Faced with such disparities and inequalities in settling international conflicts, President Paul Biya could not but come back to what he has said on other world forums about the need for Africa to have its place on the international scene. Even with the growing economic hardship in developing countries, the raw materials and growing markets of Africa are continually being sapped by more difficult conditions being imposed on African countries because of their coveted resources.

Thus, while benefiting from advantages that the UN brings to humanity, President Biya thinks it is time to face the reality directly. “Take my word for it, I am not addressing you as an opponent of the United Nations. A former United Nations trust territory, Cameroon knows what it owes that organization.” Mr Biya told the diplomats, underlining the settlement of the Bakassi conflict as a sign of the triumph of international law.
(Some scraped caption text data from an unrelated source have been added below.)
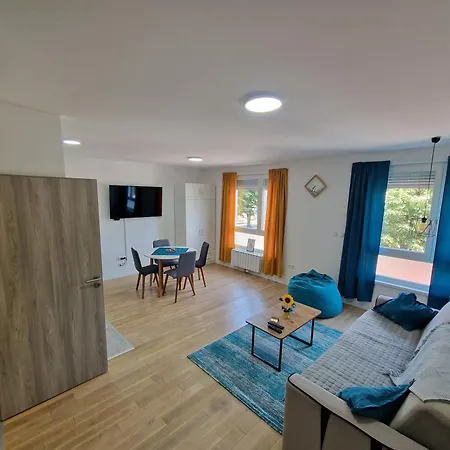 Square Apartmán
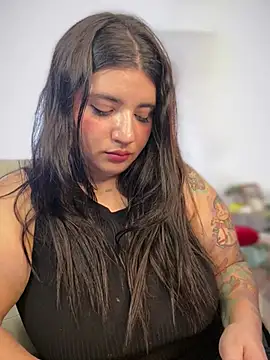 horny roomiess online show from April 29, 2026, 10:05 pm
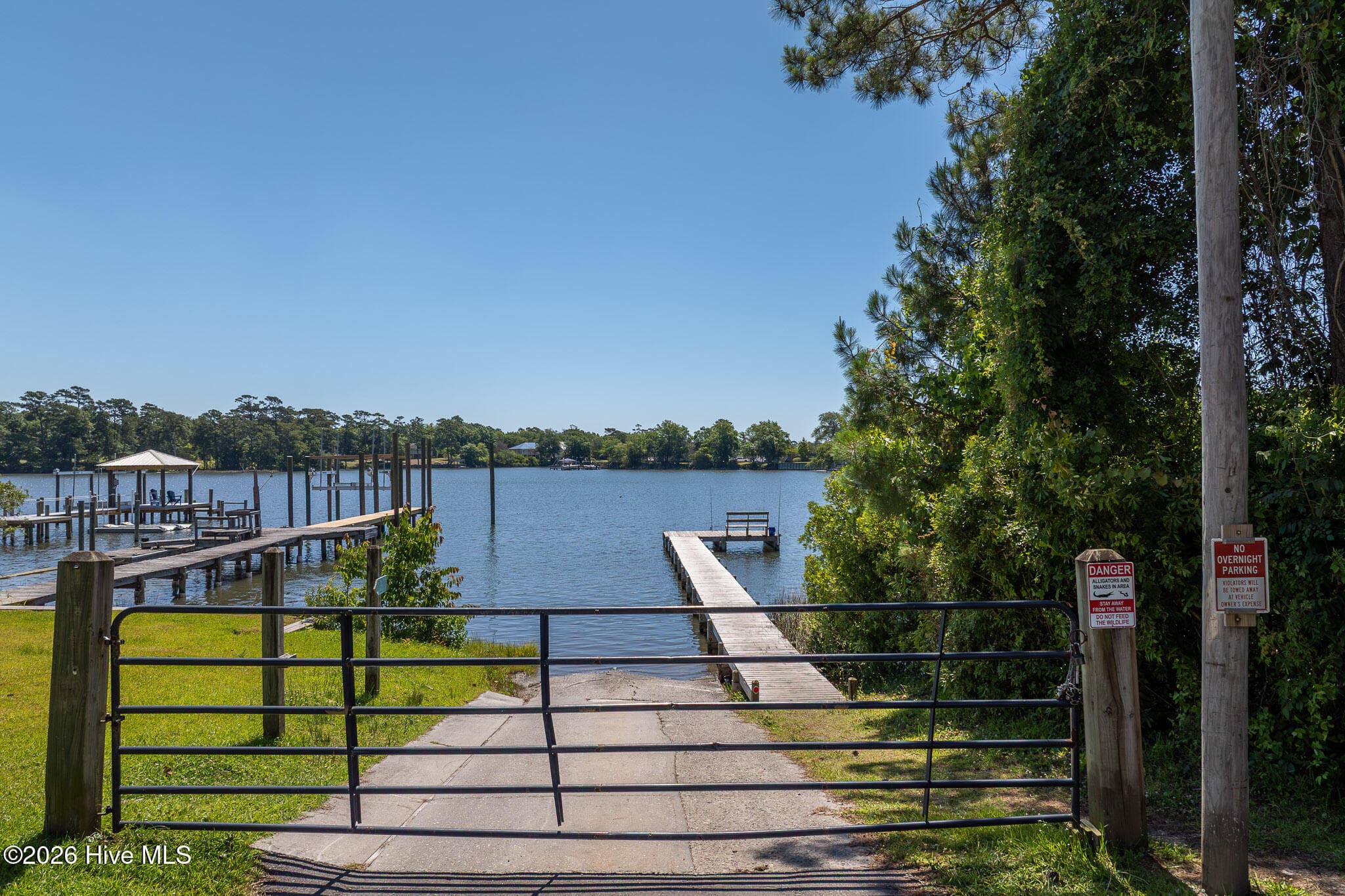 Single Family Residence at 211 Derby Downs Drive, Sneads Ferry, NC 28460, photo 57 of 61
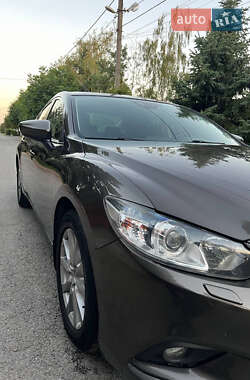 Седан Mazda 6 2015 в 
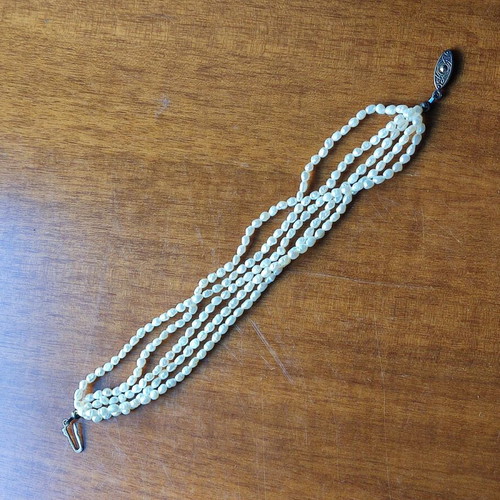 Vintage freshwater pearl bracelet in like new condition, 18cm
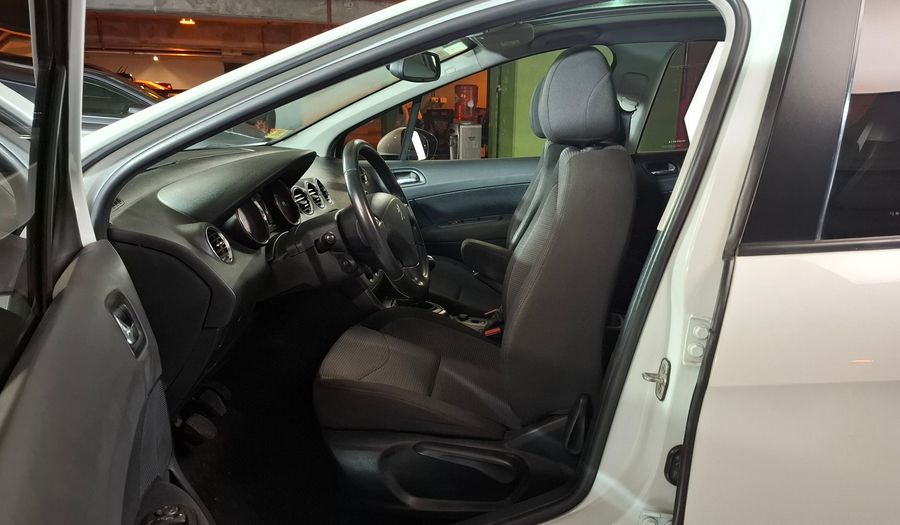 Peugeot 308 1.6 ALLURE NAV MT Hatchback 2015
However, true to his creed, the Head of State refrained from concluding his message on a gloomy note. He softened his stance in the final analysis by pointing out to the diplomats that human problems tend to generate their own solutions. “But history also teaches us that human affairs are unique in that they often generate their own ‘rebirth,’" he asserted.

Although the strategic interests of states may blind them to the need to redistribute the cards on the international scene, no one would deny that fact that the reality of post World War II that led to the creation of the United Nations is different and neglecting the cry for a fundamental re-examination of the world stage may sooner-rather than later- just be a must. India, China, Brazil, South Africa and the other emerging countries may only be ignored for the time being, but there should come a moment when they must be taken seriously for the world to move on harmoniously. That is where the moderating voices of leaders like President Paul Biya are important and need to be given more consideration. The Dean of the Diplomatic Corps in Cameroon, the Chadian Ambassador, Yoosem Kontou Noudjiamlao could not help recognizing the pondering role of President Biya in several world issues. While presenting New Year wishes to the Head of State on Thursday on behalf of the entire diplomatic corps in the country, Ambassador Yoosem recalled the active presence of Cameroon in several international forums in 2012 and the crucial contribution made by President Biya on such occasions.